Ainsi donc, le capital actuel de Nofia d’un montant de 1,2 milliard de FCFA va connaître une hausse. Le montant n’a pas encore été dévoilé. Aussi, l’on ne sait pas encore si le capital en cours d’augmentation va enregistrer de nouveaux actionnaires.
Lire aussi : Cameroun : la microfinance Nofia de David Manfouo placée sous administration provisoire
C’est depuis le 26 juin 2025 que la Commission bancaire de l’Afrique centrale (Cobac) a décidé la mise sous administration provisoire de la microfinance Nofia dont le promoteur est très connu à travers la chaîne de nettoyage de vêtements « Elegance Pressing ». L’institution indique qu’elle a pris cette mesure à cause de manquements observés dans le management. « Cette mise sous administration provisoire, explique le gendarme bancaire de la zone Cemac (Cameroun, Centrafrique, Congo, Gabon, Guinée équatoriale et Tchad), constitue une mesure de sauvegarde qui a pour but de rétablir très rapidement les conditions normales d'exploitation de la Nofia S.A ».

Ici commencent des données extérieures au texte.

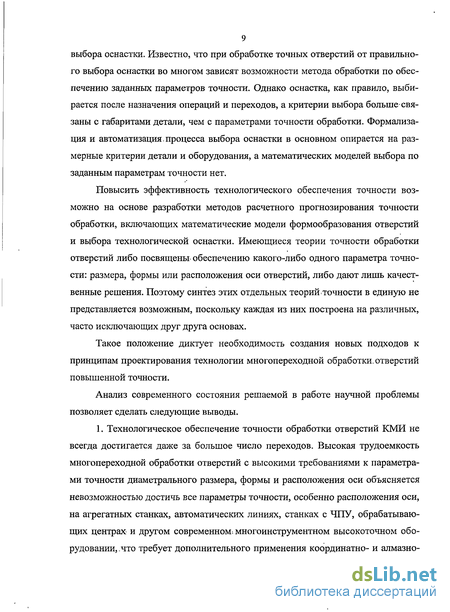 9

выбора оснастки. Известно, что при обработке точных отверстий от правильного выбора оснастки во многом зависят возможности метода обработки по обеспечению заданных параметров точности. Однако оснастка, как правило, выбирается после назначения операций и переходов, а критерии выбора больше связаны с габаритами детали, чем с параметрами точности обработки. Формализация и автоматизация процесса выбора оснастки в основном опирается на размерные критерии детали и оборудования, а математических моделей выбора по заданным параметрам точности нет.

Повысить эффективность технологического обеспечения точности возможно на основе разработки методов расчетного прогнозирования точности обработки, включающих математические модели формообразования отверстий и выбора технологической оснастки. Имеющиеся теории точности обработки отверстий либо посвящены обеспечению какого-либо одного параметра точности: размера, формы или расположения оси отверстий, либо дают лишь качественные решения. Поэтому синтез этих отдельных теорий точности в единую не представляется возможным, поскольку каждая из них построена на различных, часто исключающих друг друга основах.

Такое положение диктует необходимость создания новых подходов к принципам проектирования технологии многопереходной обработки отверстий повышенной точности.

Анализ современного состояния решаемой в работе научной проблемы позволяет сделать следующие выводы.

1. Технологическое обеспечение точности обработки отверстий КМИ не всегда достигается даже за большое число переходов. Высокая трудоемкость многопереходной обработки отверстий с высокими требованиями к параметрами точности диаметрального размера, формы и расположения оси объясняется невозможностью достичь все параметры точности, особенно расположения оси, на агрегатных станках, автоматических линиях, станках с ЧПУ, обрабатывающих центрах и другом современном многоинструментном высокоточном оборудовании, что требует дополнительного применения координатно- и алмазно-

dsLib.net
библиотека диссертаций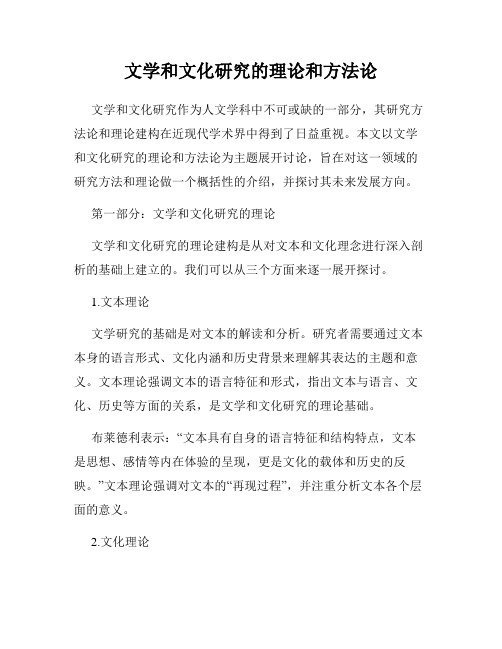 文学和文化研究的理论和方法论

文学和文化研究作为人文学科中不可或缺的一部分，其研究方法论和理论建构在近现代学术界中得到了日益重视。本文以文学和文化研究的理论和方法论为主题展开讨论，旨在对这一领域的研究方法和理论做一个概括性的介绍，并探讨其未来发展方向。

第一部分：文学和文化研究的理论

文学和文化研究的理论建构是从对文本和文化理念进行深入剖析的基础上建立的。我们可以从三个方面来逐一展开探讨。

1.文本理论

文学研究的基础是对文本的解读和分析。研究者需要通过文本本身的语言形式、文化内涵和历史背景来理解其表达的主题和意义。文本理论强调文本的语言特征和形式，指出文本与语言、文化、历史等方面的关系，是文学和文化研究的理论基础。

布莱德利表示：“文本具有自身的语言特征和结构特点，文本是思想、感情等内在体验的呈现，更是文化的载体和历史的反映。”文本理论强调对文本的“再现过程”，并注重分析文本各个层面的意义。

2.文化理论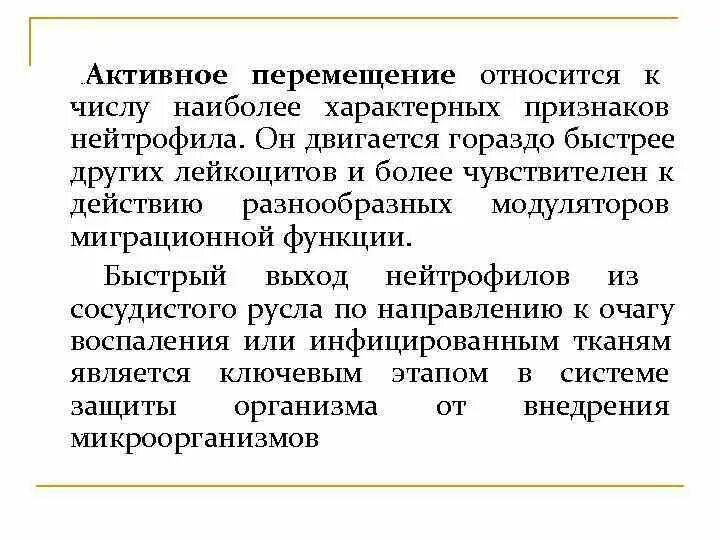 Активное перемещение относится к числу наиболее характерных признаков нейтрофила. Он двигается гораздо быстрее других лейкоцитов и более чувствителен к действию разнообразных модуляторов миграционной функции.

Быстрый выход нейтрофилов из сосудистого русла по направлению к очагу воспаления или инфицированным тканям является ключевым этапом в системе защиты организма от внедрения микроорганизмов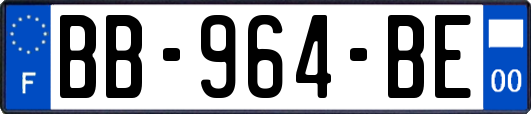 F
BB-964-BE
00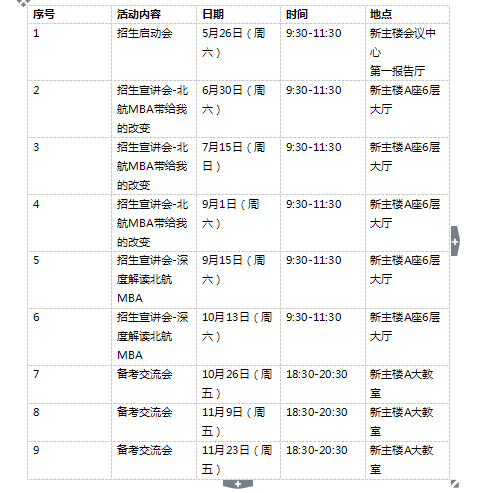 | 序号 | 活动内容 | 日期 | 时间 | 地点 |
|---|---|---|---|---|
| 1 | 招生启动会 | 5月26日（周六） | 9:30-11:30 | 新主楼会议中心 第一报告厅 |
| 2 | 招生宣讲会-北航MBA带给我的改变 | 6月30日（周六） | 9:30-11:30 | 新主楼A座6层大厅 |
| 3 | 招生宣讲会-北航MBA带给我的改变 | 7月15日（周日） | 9:30-11:30 | 新主楼A座6层大厅 |
| 4 | 招生宣讲会-北航MBA带给我的改变 | 9月1日（周六） | 9:30-11:30 | 新主楼A座6层大厅 |
| 5 | 招生宣讲会-深度解读北航MBA | 9月15日（周六） | 9:30-11:30 | 新主楼A座6层大厅 |
| 6 | 招生宣讲会-深度解读北航MBA | 10月13日（周六） | 9:30-11:30 | 新主楼A座6层大厅 |
| 7 | 备考交流会 | 10月26日（周五） | 18:30-20:30 | 新主楼A大教室 |
| 8 | 备考交流会 | 11月9日（周五） | 18:30-20:30 | 新主楼A大教室 |
| 9 | 备考交流会 | 11月23日（周五） | 18:30-20:30 | 新主楼A大教室 |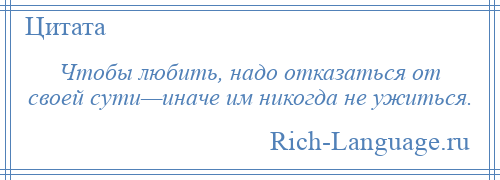 Цитата

Чтобы любить, надо отказаться от своей сути—иначе им никогда не ужиться.

Rich-Language.ru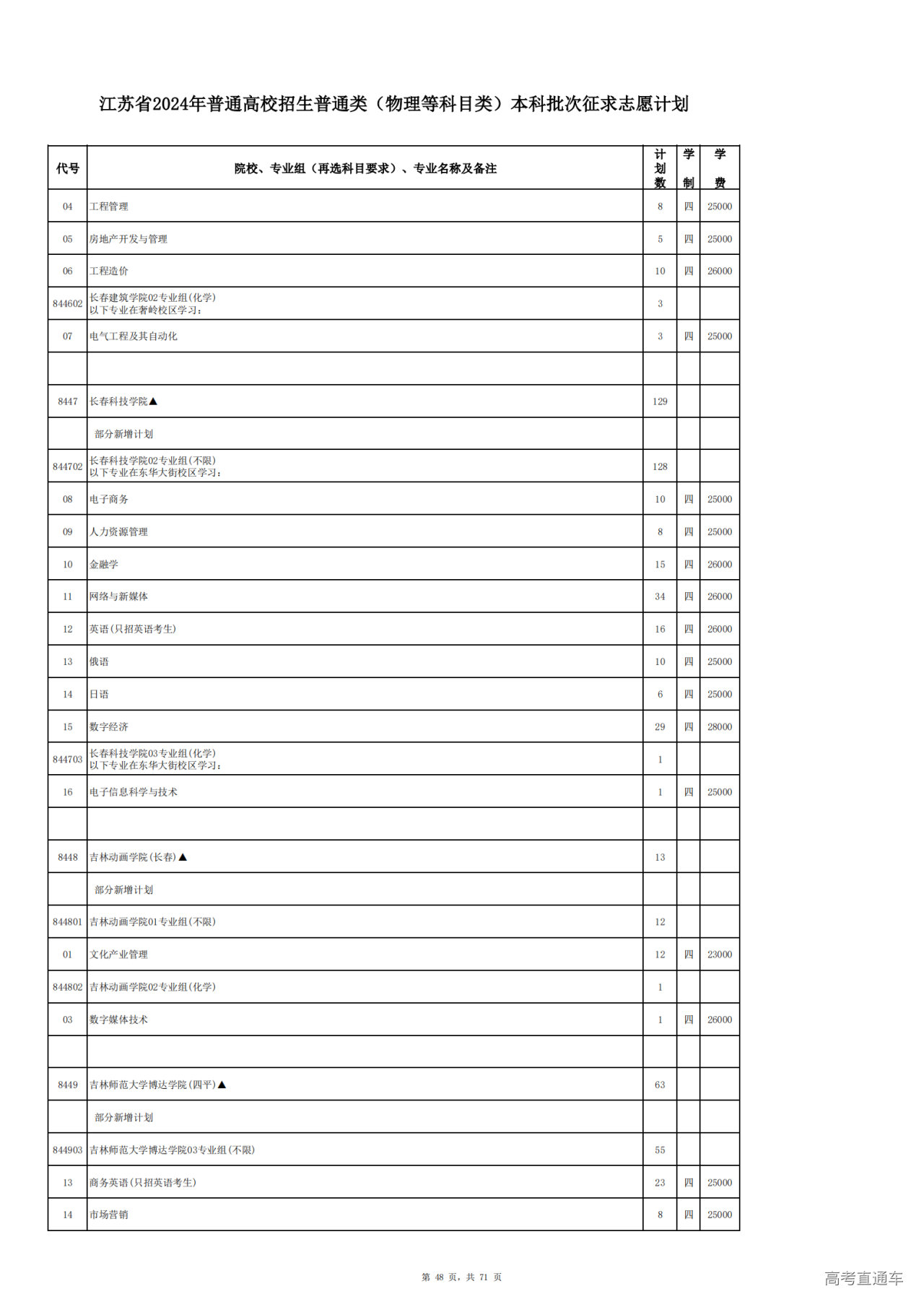 江苏省2024年普通高校招生普通类（物理等科目类）本科批次征求志愿计划

| 代号 | 院校、专业组（再选科目要求）、专业名称及备注 | 计划数 | 学制 | 学费 |
|---|---|---|---|---|
| 04 | 工程管理 | 8 | 四 | 25000 |
| 05 | 房地产开发与管理 | 5 | 四 | 25000 |
| 06 | 工程造价 | 10 | 四 | 26000 |
| 844602 | 长春建筑学院02专业组(化学) 以下专业在奢岭校区学习： | 3 | | |
| 07 | 电气工程及其自动化 | 3 | 四 | 25000 |
| | | | | |
| 8447 | 长春科技学院▲ | 129 | | |
| | 部分新增计划 | | | |
| 844702 | 长春科技学院02专业组(不限) 以下专业在东华大街校区学习： | 128 | | |
| 08 | 电子商务 | 10 | 四 | 25000 |
| 09 | 人力资源管理 | 8 | 四 | 25000 |
| 10 | 金融学 | 15 | 四 | 26000 |
| 11 | 网络与新媒体 | 34 | 四 | 26000 |
| 12 | 英语(只招英语考生) | 16 | 四 | 26000 |
| 13 | 俄语 | 10 | 四 | 25000 |
| 14 | 日语 | 6 | 四 | 25000 |
| 15 | 数字经济 | 29 | 四 | 28000 |
| 844703 | 长春科技学院03专业组(化学) 以下专业在东华大街校区学习： | 1 | | |
| 16 | 电子信息科学与技术 | 1 | 四 | 25000 |
| | | | | |
| 8448 | 吉林动画学院(长春)▲ | 13 | | |
| | 部分新增计划 | | | |
| 844801 | 吉林动画学院01专业组(不限) | 12 | | |
| 01 | 文化产业管理 | 12 | 四 | 23000 |
| 844802 | 吉林动画学院02专业组(化学) | 1 | | |
| 03 | 数字媒体技术 | 1 | 四 | 26000 |
| | | | | |
| 8449 | 吉林师范大学博达学院(四平)▲ | 63 | | |
| | 部分新增计划 | | | |
| 844903 | 吉林师范大学博达学院03专业组(不限) | 55 | | |
| 13 | 商务英语(只招英语考生) | 23 | 四 | 25000 |
| 14 | 市场营销 | 8 | 四 | 25000 |

第 48 页，共 71 页

高考直通车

Lire aussi : CEMAC : la COBAC a retiré l’agrément à 70 microfinances en 2024
Ce qui signifie que l’administration de cet établissement dont le siège se trouve à Bonanjo, à Douala, la capitale économique du Cameroun, était problématique, au point de susciter l’intervention du gendarme financier. En principe, l’administration provisoire confiée à Bogni Ngueya devait s’achever en décembre prochain si elle est menée à bon port. Sinon, elle sera peut-être renouvelée jusqu’à assainissement des états financiers.
Nofia cumule 16 ans d’activités dans le domaine de la collecte des fonds du public (épargne), l’octroi des crédits et la mise à disposition des moyens de paiements de sa clientèle. Mais l’établissement de microfinance vient rallonger la liste des établissements en difficulté dans le pays.